Vitamin C was the first green reducing agent that was reported to be effective in the deoxygenation of graphene oxide, affording dispersions of reduced graphene oxide (RGO) sheets in water and some organic solvents whose extent of reduction and colloidal stability matched those of dispersions obtained with hydrazine [19], [20], [21], [22]. Such discovery suggested that other innocuous and abundant biomolecules could also act as efficient reductants in the preparation of RGO. Studies carried out subsequently confirmed indeed that certain saccharides (glucose, fructose and sucrose) and polysaccharides (dextran) [23], [24], [25], polyphenols (e.g., epigallocatechin gallate and related compounds present in tea solutions, or tannic acid) [26], [27], [28] and natural phenolic acids [29], [30], plant extracts [31], a catecholamine polymer [poly(norepinephrine)] [32], the hormone melatonin [33], [34], a tripeptide (l-gluthatione) [35], a protein [bovine serum albumin (BSA)] [36], and bacteria [37], [38] could reduce graphene oxide.

However, the number of biomolecules available at present for the reduction of graphene oxide is still relatively limited, and having a wider range of effective bioreductants to call upon for specific purposes would be highly desirable.
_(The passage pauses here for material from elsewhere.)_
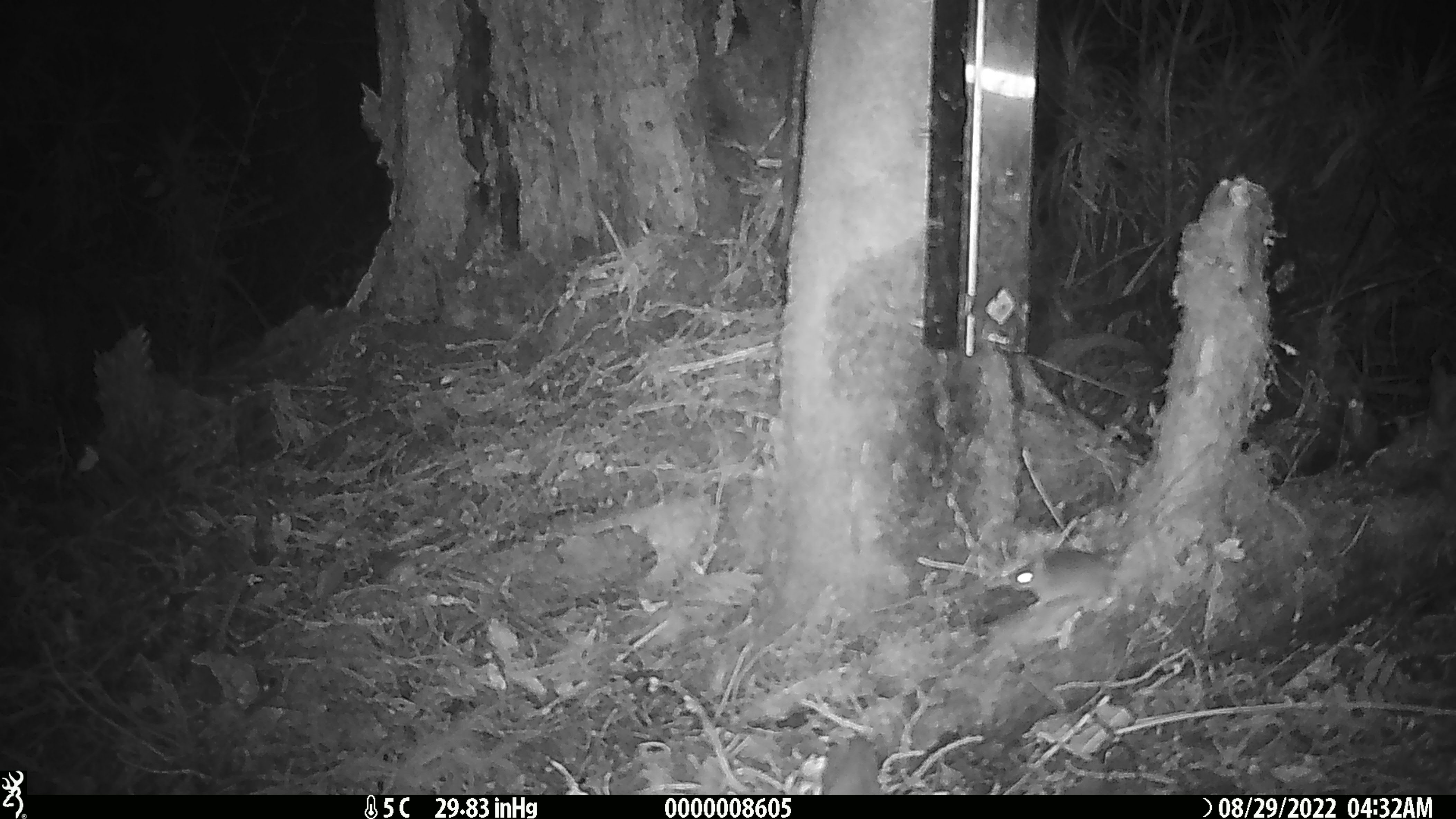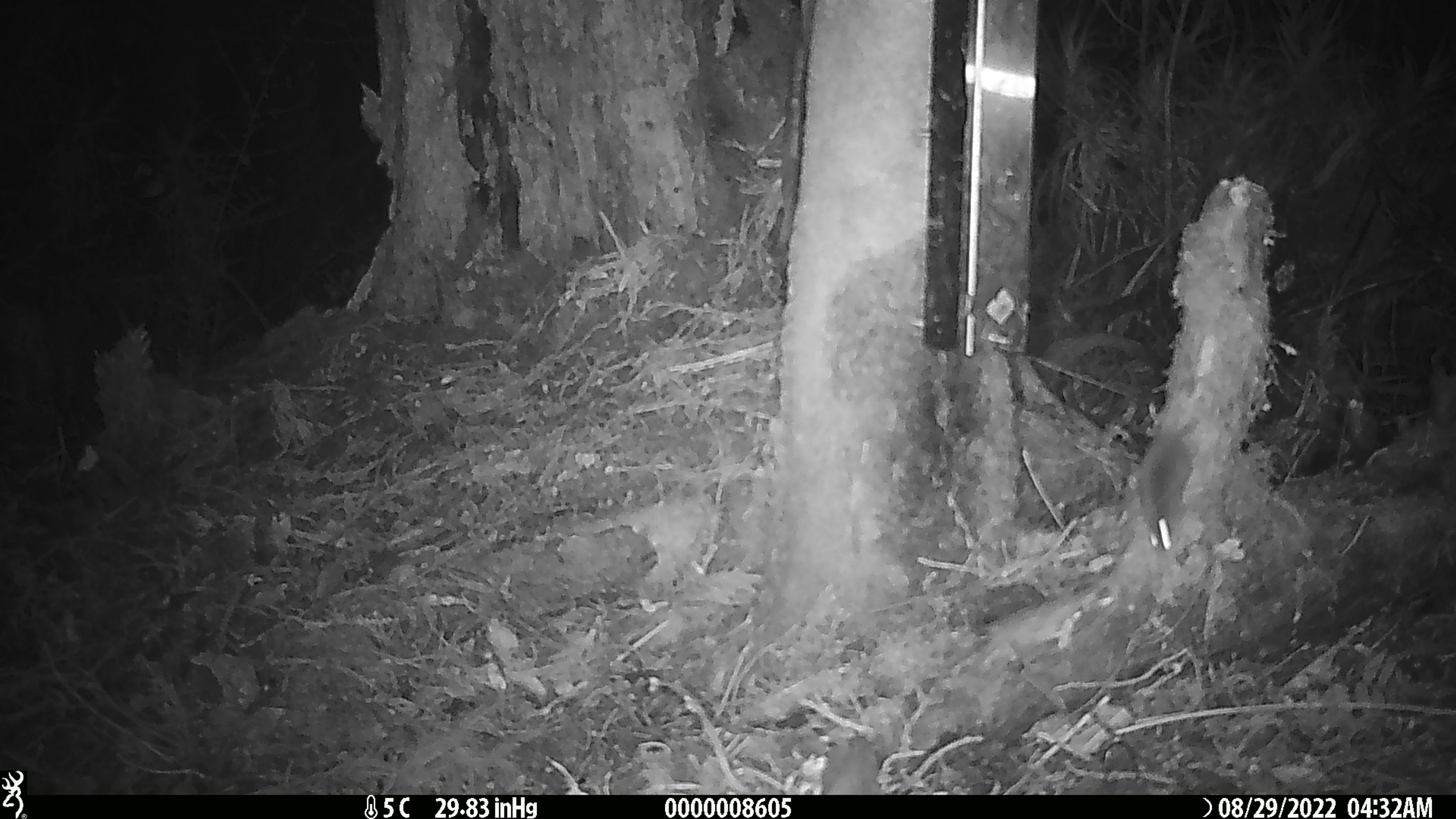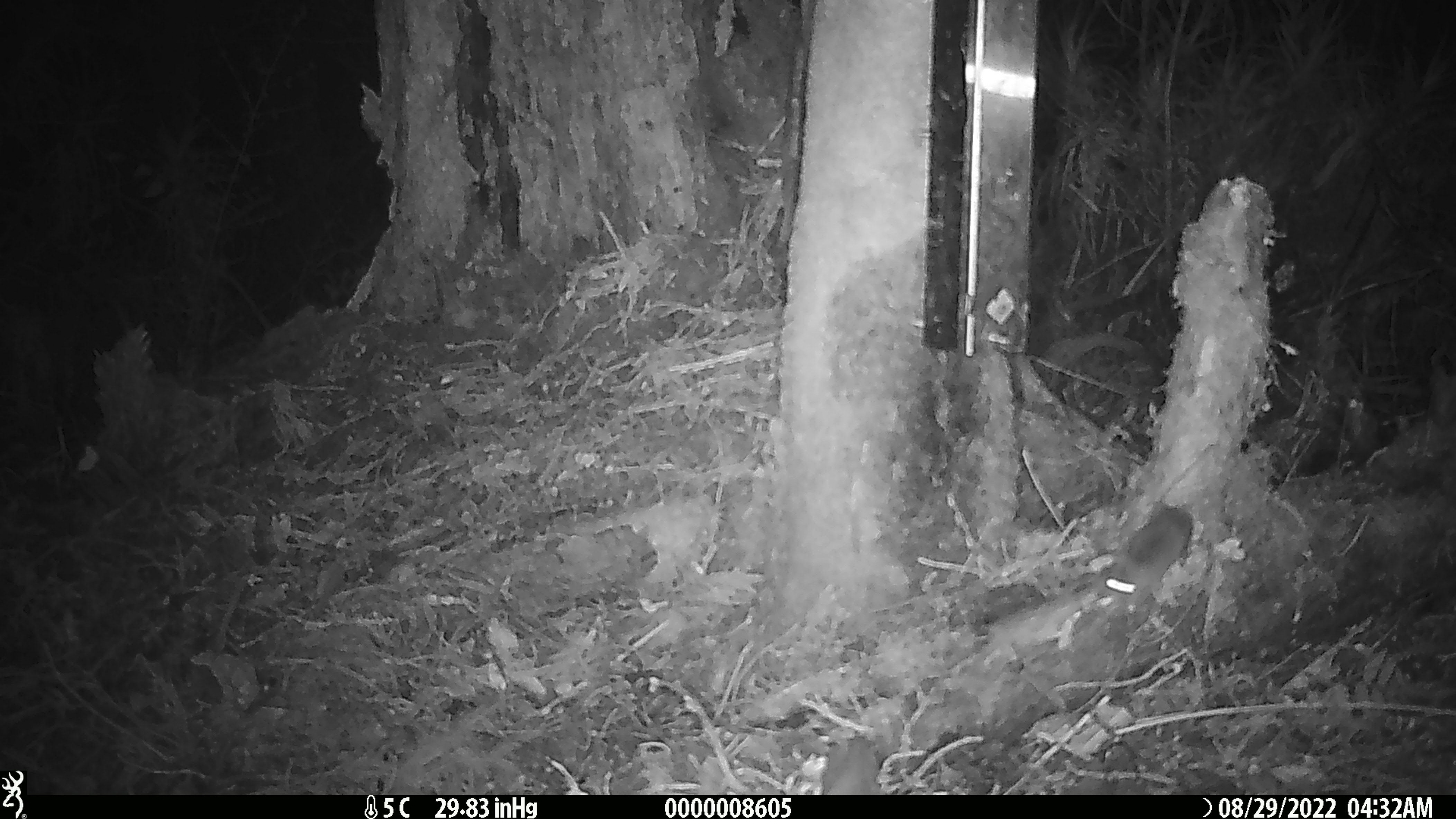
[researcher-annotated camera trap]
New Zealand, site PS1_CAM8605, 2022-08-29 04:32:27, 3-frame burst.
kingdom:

There is a large number of natural antioxidants, including amino acids, vitamins and organic acids whose reducing ability towards graphene oxide and potential role in enhancing the functionality of the resulting material is unknown and unexplored. It has been shown in some cases that the use of selected biomolecules lends added value to RGO other than just acting as reductants of the starting graphene oxide sheets. For example, dextran and tea polyphenols have been reported to increase the colloidal stability in water and/or biocompatibility of RGO [24], [26]. However, other potential benefits of using reducing biomolecules in the preparation of graphene-based materials that could be relevant for applications have been, to the best of our knowledge, far less explored [32].

In the present work, (i) we identify a number of small biomolecules (amino acids and vitamins) as efficient bioreductants of grapheme oxide dispersions, and (ii) significantly, we demonstrate that proper selection of specific bioreductants affords graphene-based materials with enhanced performance towards relevant uses. First of all, a set of 20 biomolecules were investigated for their potential use in the reduction of aqueous graphene oxide dispersions. These biomolecules were mainly chosen on the basis of their known reducing and/or antioxidant activity in the biochemical context, although their reducing power towards graphene oxide was unknown. Several of the tested biomolecules were shown to be efficient reductants of graphene oxide. Then, the previously identified bioreductants were used for the preparation of RGO-silver nanoparticle (Ag NP) hybrids. Furthermore, the use of selected biomolecules was shown to afford hybrids that exhibited an attractive combination of long-term colloidal stability in water and exceptionally high catalytic activity, as gauged from the study of a model reaction (reduction of p-nitrophenol to p-aminophenol), making them ideal candidates for practical uses.